♡11♡

1.8K 46 7
                                    

- No i taki ktoś nie istnieje! - powiedziałam gdy szłam razem z Alice ze szkoły

- jesteś pewna że nie pomyliłaś nazwiska? - zapytała - w końcu byłaś nieźle nachlana

- Nie na pewno nie - odparłam

- czaje, a tak w ogóle dlaczego mi to mówisz? - zapytała

- Bo.. mam wrażenie że Megan na mnie leci a Mateo może znać tą osobę - odparłam drapiąc się po karku

- Megan na ciebie leci, potwierdzę to, tak samo jak to że Mateo może znać tą osobę - podsumowała - a właśnie, w piątek są urodziny Megan, organizujemy je w tym samym klubie, będziesz?

- pewnie - odparłam

- będzie jeszcze Zayn i Victoria, to też nasi przyjaciele - dodała po chwili ciszy

- hm..zapowiada się ciekawa impreza - przyznałam

- Tak, a zwłaszcza że będziesz miała możliwość spotkać tą osobę - zaśmiała się - a tak na serio, to z nią się pieprzyłaś na ostatniej imprezie?

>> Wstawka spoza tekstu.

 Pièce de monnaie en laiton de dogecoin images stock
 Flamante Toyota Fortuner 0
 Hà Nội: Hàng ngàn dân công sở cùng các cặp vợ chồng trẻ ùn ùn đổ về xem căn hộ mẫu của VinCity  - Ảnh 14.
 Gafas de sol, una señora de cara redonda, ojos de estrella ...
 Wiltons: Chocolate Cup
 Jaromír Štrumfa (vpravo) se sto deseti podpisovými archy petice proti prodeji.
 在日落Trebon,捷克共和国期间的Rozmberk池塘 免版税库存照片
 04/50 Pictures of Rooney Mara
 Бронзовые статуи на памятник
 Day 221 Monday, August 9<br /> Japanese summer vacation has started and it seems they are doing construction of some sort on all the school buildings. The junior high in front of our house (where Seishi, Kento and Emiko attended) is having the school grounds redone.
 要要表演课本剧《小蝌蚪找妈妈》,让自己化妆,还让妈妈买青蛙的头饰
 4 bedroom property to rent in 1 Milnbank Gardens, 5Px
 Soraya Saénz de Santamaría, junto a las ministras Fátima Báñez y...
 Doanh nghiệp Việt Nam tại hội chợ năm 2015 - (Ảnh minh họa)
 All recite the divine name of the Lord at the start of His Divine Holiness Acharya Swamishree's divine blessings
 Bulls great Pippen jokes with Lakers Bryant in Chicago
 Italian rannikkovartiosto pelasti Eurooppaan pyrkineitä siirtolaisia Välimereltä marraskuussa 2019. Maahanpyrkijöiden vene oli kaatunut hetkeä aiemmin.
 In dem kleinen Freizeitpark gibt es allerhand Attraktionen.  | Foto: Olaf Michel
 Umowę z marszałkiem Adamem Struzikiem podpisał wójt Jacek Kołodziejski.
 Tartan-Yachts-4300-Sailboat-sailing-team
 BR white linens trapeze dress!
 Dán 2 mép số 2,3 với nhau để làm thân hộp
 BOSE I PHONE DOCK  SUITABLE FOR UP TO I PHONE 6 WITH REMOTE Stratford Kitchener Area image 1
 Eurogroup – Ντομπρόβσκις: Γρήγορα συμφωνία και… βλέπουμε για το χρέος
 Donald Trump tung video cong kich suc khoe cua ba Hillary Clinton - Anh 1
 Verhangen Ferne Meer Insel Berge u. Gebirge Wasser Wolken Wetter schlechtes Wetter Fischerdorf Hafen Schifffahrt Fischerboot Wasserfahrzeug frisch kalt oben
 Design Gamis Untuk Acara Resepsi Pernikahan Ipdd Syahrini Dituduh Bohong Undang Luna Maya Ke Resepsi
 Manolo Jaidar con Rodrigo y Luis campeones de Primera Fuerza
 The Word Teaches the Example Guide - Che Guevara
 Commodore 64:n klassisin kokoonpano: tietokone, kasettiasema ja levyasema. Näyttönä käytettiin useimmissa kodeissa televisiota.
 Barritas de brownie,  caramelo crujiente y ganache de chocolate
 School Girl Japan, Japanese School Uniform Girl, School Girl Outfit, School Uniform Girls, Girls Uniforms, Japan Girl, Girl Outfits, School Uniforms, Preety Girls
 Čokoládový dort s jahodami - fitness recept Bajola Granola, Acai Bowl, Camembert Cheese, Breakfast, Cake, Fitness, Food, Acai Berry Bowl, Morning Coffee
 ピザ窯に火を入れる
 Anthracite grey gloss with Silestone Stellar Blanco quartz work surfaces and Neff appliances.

- z tajemniczą osobą? - zapytałam - ymm tak - odparłam po chwili - gdyby któryś z moich bracia się dowiedział już bym nie żyła - zaśmiałam się

- bez przesady - zaśmiała się

- Nie przesadzam, są dosyć nadopiekuńczy a zwłaszcza teraz jak rodzice wyjechali - powiedziałam patrząc na dziewczynę

Nagle usłyszałyśmy jakiś głośny warkot samochodu. Nie zdążyłam się obejrzeć a szybkim tempem niczym błyskawica wyminęło nas nowoczesne audi, jeśli się nie mylę to czarne R8 a zaraz za nią z podobnie zawrotną prędkością dwa radiowozy policyjne. Od razu zainteresowało mnie co ten ktoś mógł zrobić.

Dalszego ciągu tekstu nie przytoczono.